Rita Biancheri, Annalaura Carducci and Rudy Foddis, from Pisa University, together with Antonella Ninci and Chiara Breschi, from INAIL, in the review Positive strategy for gender differences for integration in risk assessment, suggest that a gender perspective be applied in relation to workplace health and safety using precise and concrete tools in every production area. The article achieves that purpose, filling an important gap in this specific area of study. The researchers also focus their attention on prevention with an integration perspective. Regarding gender differences in risk assessment, the approach used to be based traditionally on bio-medical factors, whilst the study is more in favour of a broader multidimensional concept of health. It is time for the old methodologies to make way so that psychological, social and cultural factors can be considered. The study opens up new areas for research and new validated experimental models7.

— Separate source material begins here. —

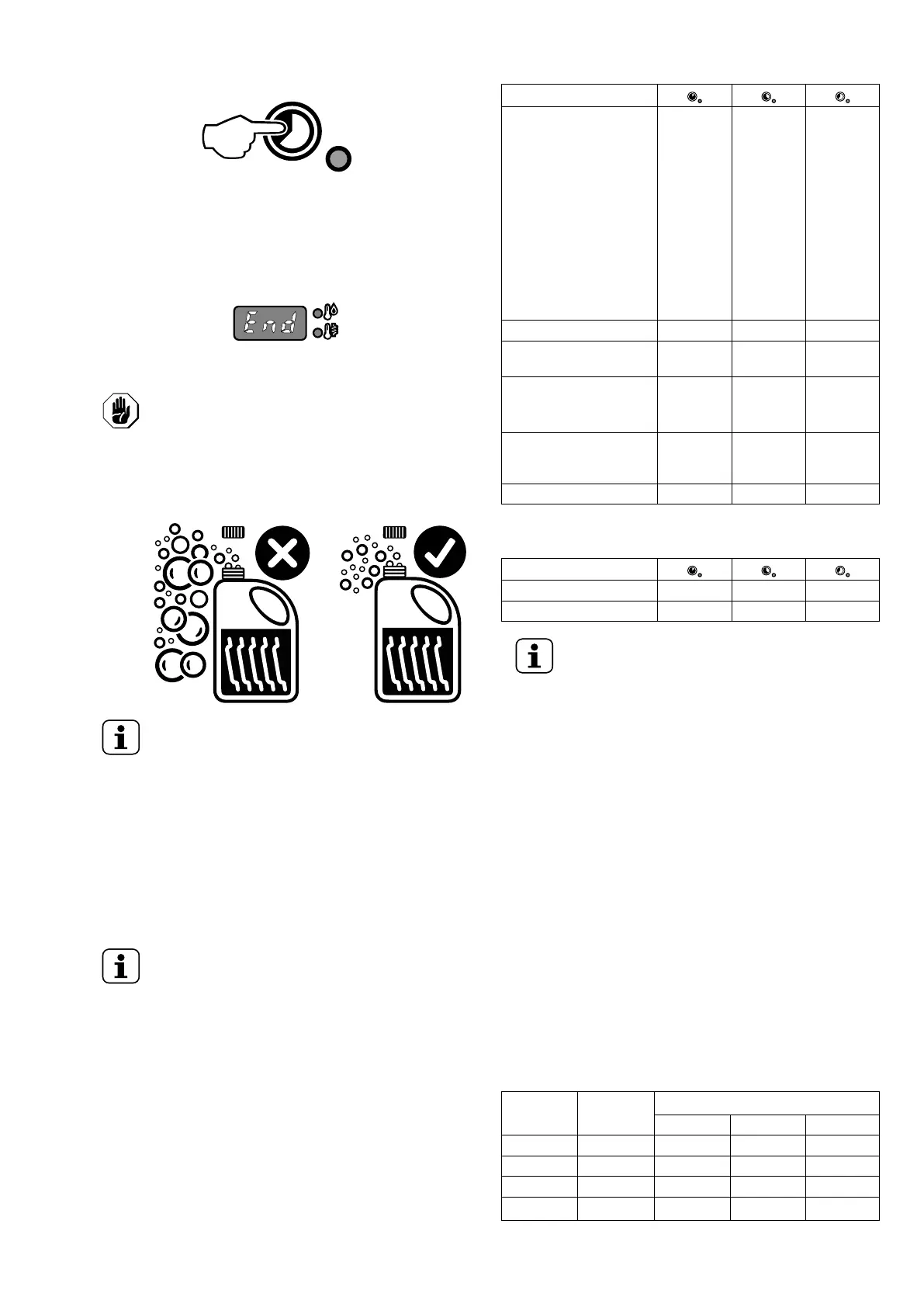 End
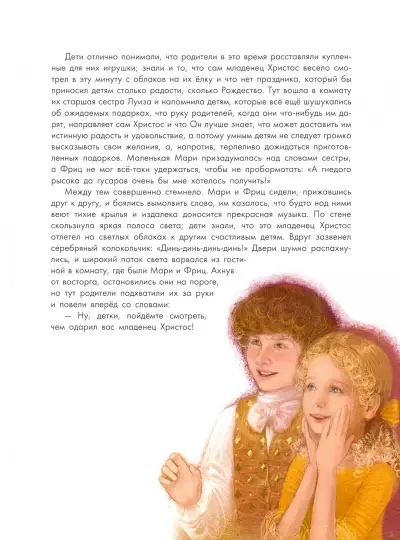 Дети отлично понимали, что родители в это время расставляли купленные для них игрушки; знали и то, что сам младенец Христос весело смотрел в эту минуту с облаков на их ёлку и что нет праздника, который бы приносил детям столько радости, сколько Рождество. Тут вошла в комнату их старшая сестра Луиза и напомнила детям, которые всё ещё шушукались об ожидаемых подарках, что руку родителей, когда они что-нибудь им дарят, направляет сам Христос и что Он лучше знает, что может доставить им истинную радость и удовольствие, а потому умным детям не следует громко высказывать свои желания, а, напротив, терпеливо дожидаться приготовленных подарков. Маленькая Мари призадумалась над словами сестры, а Фриц не мог всё-таки удержаться, чтобы не пробормотать: «А гнедого рысака да гусаров очень бы мне хотелось получить!»

Между тем совершенно стемнело. Мари и Фриц сидели, прижавшись друг к другу, и боялись вымолвить слово, им казалось, что будто над ними веют тихие крылья и издалека доносится прекрасная музыка. По стене скользнула яркая полоса света; дети знали, что это младенец Христос отлетел на светлых облаках к другим счастливым детям. Вдруг зазвенел серебряный колокольчик: «Динь-динь-динь-динь!» Двери шумно распахнулись, и широкий поток света ворвался из гостиной в комнату, где были Мари и Фриц. Ахнув от восторга, остановились они на пороге, но тут родители подхватили их за руки и повели вперёд со словами:

— Ну, детки, пойдёмте смотреть, чем одарил вас младенец Христос!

Luca De Fiore from Il Pensiero Scientifico closes this overview of contributions with the perspective For gender-oriented scientific communication. Scientific communication still suffers from far too much gender-related conditioning. Despite the rise in the number of women in medicine and the even higher number of women enrolled at the Faculty of Medicine, we are a very long way from concrete equal rights between male and female researchers in the medical-scientific field. There is no doubt that this goal is hard to achieve and that action must be taken on several fronts. The male universe occupies an enormously advantaged position also in the field of academic medicine and the production and dissemination of research. One figure for everyone: in 2006 in the United States only one quarter of the university teaching body was represented by women; a female professor earned 20% less than her male colleague. Few articles written by women, few leading female signatories, numerous obstacles impeding a woman’s career, not least motherhood. De Fiore comments with a common sense of bitterness that the road to equality is still very long8.

References

1. Boldrini P. Approvata la legge: finalmente arriva la medicina di genere. Ital J Gender-Specific Med 2017; 3: 128-9.

2. Narilli P. Gender differences in three African societies: effects on health management. Ital J Gender-Specific Med 2017; 3: 92-7.

3. Arnao V, Fedele M, Altavilla R, Caso V. Conventional vascular and specific risk factors for intracerebral hemorrhage in females. Ital J Gender-Specific Med 2017; 3: 98-103.

4. Picillo M, Nicoletti A, Fetoni V, Garavaglia B, Pellecchia MT. The role of gender in Parkinson’s disease. Ital J Gender-Specific Med 2017; 3: 104-8.

5. Lauretta R, Sansone M, Romanelli F, Appetecchia M. Gender in endocrinological disease: biological and clinical differences. Ital J Gender-Specific Med 2017; 3: 109-16.

6. Musumeci R, Naldini M. Parenting in Italy: exploring compliance and resistance to the expert-led parenting model during the transition to parenthood. Ital J Gender-Specific Med 2017; 3: 117-20.

7. Biancheri R, Carducci A, Ninci A, Breschi C, Foddis R. Positive strategy for gender differences for integration in risk assessment. Ital J Gender-Specific Med 2017; 3: 121-3.

8. De Fiore L. Toward a gender-oriented scientific communication. Ital J Gender-Specific Med 2017; 3: 124-7.